(Saved data entries)
=== Section Start ===
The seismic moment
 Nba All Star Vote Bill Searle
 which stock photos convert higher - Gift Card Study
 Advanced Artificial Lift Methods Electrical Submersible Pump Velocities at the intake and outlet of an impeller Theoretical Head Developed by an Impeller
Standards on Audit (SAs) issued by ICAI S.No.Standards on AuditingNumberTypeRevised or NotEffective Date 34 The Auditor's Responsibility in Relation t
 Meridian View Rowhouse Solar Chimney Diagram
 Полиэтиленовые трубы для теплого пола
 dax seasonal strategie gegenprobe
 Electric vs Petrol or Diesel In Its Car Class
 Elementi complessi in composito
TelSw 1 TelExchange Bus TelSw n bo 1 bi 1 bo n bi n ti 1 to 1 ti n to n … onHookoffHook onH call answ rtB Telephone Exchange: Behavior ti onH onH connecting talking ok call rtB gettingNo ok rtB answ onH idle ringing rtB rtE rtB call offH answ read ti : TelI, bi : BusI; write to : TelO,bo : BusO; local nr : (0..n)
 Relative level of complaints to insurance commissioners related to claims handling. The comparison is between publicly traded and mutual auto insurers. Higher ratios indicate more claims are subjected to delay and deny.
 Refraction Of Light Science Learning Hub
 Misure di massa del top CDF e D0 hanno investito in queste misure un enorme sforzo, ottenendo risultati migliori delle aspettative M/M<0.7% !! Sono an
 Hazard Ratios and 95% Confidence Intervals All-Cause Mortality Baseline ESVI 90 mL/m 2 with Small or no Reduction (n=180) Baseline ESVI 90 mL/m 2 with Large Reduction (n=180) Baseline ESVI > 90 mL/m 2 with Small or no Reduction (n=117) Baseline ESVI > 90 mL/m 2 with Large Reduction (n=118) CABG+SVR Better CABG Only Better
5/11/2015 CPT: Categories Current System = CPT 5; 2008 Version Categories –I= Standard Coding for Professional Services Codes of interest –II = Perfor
=== Section End ===
Task statement: From the data above, reproduce word for word the lines running from the line with "TelSw 1 TelExchange" to the line with "Misure di massa", ends included.

Output of the task:
TelSw 1 TelExchange Bus TelSw n bo 1 bi 1 bo n bi n ti 1 to 1 ti n to n … onHookoffHook onH call answ rtB Telephone Exchange: Behavior ti onH onH connecting talking ok call rtB gettingNo ok rtB answ onH idle ringing rtB rtE rtB call offH answ read ti : TelI, bi : BusI; write to : TelO,bo : BusO; local nr : (0..n)
 Relative level of complaints to insurance commissioners related to claims handling. The comparison is between publicly traded and mutual auto insurers. Higher ratios indicate more claims are subjected to delay and deny.
 Refraction Of Light Science Learning Hub
 Misure di massa del top CDF e D0 hanno investito in queste misure un enorme sforzo, ottenendo risultati migliori delle aspettative M/M<0.7% !! Sono an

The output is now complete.